The present invention will be described in more detail below with reference to the embodiments listed, but the present invention is not limited to these embodiments in any way.

Example 1: The bacterial collection effect brought about by protein and water-insoluble carrier

Using sheep blood agar medium (trade name: Nissui plate sheep blood agar medium, manufactured by Nissui Pharmaceutical Co., Ltd.), pre-cultured Staphylococcus aureus was suspended in physiological saline to prepare a bacterial suspension with a turbidity of 1.0 McFarland 1.0. Then, using the diluted bacterial suspension ( ^10³ times dilution) as the diluted bacterial solution, 0.1 ml of the diluted bacterial solution was added to 24.9 ml of physiological saline. 350 μl of 30% (w/v) BSA solution (BSA solution derived from bovine serum, fatty acid-free, manufactured by Wako Pure Chemical Corporation) and 2.5 μl of 10% (w/v) latex solution (polystyrene latex particles with a particle size of 315 nm (IMMUTEX (registered trademark, manufactured by JSR Life Sciences, LLC)) were added. After stirring the solution, centrifuge (20,000 G, 15 min, 10 °C), remove the supernatant, and obtain 1 ml of test solution. Dilute the test solution 10-fold to obtain bacterial suspension, and inoculate 10 μl of this bacterial suspension onto sheep blood agar medium (the same as the sheep blood agar medium described above) and incubate overnight (37 °C, aerobic conditions). As a comparison, a bacterial suspension was diluted ^10⁶ times and inoculated at 100 μl onto sheep blood agar medium (the same as the sheep blood agar medium described above), without bacterial collection.

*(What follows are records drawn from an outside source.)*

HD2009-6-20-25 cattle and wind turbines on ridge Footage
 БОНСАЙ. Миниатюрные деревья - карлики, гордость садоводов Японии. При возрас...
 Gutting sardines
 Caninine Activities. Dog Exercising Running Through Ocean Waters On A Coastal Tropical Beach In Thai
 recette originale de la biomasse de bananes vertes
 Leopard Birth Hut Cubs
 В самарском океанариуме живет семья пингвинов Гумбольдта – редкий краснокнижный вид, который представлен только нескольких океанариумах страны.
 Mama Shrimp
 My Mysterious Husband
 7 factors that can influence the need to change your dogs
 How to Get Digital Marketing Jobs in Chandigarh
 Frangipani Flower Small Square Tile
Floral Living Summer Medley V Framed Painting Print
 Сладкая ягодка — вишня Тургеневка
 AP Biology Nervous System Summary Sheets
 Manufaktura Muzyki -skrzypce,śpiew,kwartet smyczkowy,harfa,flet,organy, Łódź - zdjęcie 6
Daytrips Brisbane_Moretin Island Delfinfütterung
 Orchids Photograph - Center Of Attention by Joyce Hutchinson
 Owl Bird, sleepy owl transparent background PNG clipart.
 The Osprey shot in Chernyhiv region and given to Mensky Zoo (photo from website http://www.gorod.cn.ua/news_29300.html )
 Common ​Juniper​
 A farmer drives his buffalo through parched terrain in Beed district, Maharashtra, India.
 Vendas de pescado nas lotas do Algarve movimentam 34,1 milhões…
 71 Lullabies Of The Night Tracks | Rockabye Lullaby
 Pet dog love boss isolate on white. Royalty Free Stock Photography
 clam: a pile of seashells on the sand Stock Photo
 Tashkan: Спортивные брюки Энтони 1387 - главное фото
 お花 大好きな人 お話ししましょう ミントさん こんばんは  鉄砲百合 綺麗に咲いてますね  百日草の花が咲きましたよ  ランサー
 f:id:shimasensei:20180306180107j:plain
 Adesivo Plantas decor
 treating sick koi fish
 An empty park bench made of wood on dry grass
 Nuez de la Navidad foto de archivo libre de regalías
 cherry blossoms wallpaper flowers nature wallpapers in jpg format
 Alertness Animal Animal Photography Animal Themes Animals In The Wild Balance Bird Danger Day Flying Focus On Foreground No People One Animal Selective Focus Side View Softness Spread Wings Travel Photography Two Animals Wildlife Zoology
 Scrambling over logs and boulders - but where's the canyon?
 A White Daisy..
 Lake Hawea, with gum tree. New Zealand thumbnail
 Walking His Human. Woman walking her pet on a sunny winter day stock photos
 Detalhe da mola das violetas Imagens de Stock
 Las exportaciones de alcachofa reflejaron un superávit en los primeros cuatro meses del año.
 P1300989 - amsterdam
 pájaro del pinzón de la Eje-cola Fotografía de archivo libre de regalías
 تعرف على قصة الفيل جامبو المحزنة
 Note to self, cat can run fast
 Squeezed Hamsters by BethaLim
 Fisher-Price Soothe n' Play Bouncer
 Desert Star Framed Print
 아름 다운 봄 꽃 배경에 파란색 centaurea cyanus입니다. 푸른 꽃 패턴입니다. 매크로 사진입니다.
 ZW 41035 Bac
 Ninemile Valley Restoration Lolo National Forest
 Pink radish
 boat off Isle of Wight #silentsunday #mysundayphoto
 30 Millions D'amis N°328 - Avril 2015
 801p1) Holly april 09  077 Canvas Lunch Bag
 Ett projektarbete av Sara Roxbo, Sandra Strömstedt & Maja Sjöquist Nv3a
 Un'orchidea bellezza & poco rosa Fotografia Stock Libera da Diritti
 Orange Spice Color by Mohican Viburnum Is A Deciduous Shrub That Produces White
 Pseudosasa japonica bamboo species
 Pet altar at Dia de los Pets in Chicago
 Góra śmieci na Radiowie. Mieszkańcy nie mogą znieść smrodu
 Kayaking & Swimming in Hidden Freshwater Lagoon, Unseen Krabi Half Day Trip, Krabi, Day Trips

In addition, DNA was extracted from the test solution using a bacterial DNA extraction kit (manufactured by Mitsui Chemicals, Inc.), and real-time PCR was performed using Yeast-made Taq DNA polymerase (manufactured by Mitsui Chemicals, Inc.), forward primer: agagtttgatcMtggctcag (SEQ ID NO:1), reverse primer: ctttacgcccaRtRaWtccg (SEQ ID NO:2), and probe: 6FAM-tNttaccgcggctgctggcacg-BHQ (SEQ ID NO:3). The reaction was carried out at 95°C for 5 seconds, followed by 45 cycles of 95°C for 5 seconds and 60°C for 30 seconds.

The results of the culture experiment are shown in Table 1.

[Table 1]

As shown in Table 1, the addition of BSA alone, and the combination of BSA and latex, resulted in colony counts similar to those without bacterial collection, compared to the addition of latex alone or physiological saline. Therefore, adding BSA can effectively collect Staphylococcus aureus, a Gram-positive bacterium. Furthermore, adding latex to BSA allows for the identification of precipitates during centrifugation, facilitating the removal of the supernatant.

Next, the PCR results are shown in Table 2.

[Table 2]

As shown in Table 2, in PCR, the Cq values of BSA added alone and in combination with latex were similar to those of the uncollected bacteria. Therefore, adding and concentrating BSA can effectively collect Staphylococcus aureus, a Gram-positive bacterium. On the other hand, adding physiological saline or adding latex alone resulted in increased Cq values, indicating insufficient bacterial collection.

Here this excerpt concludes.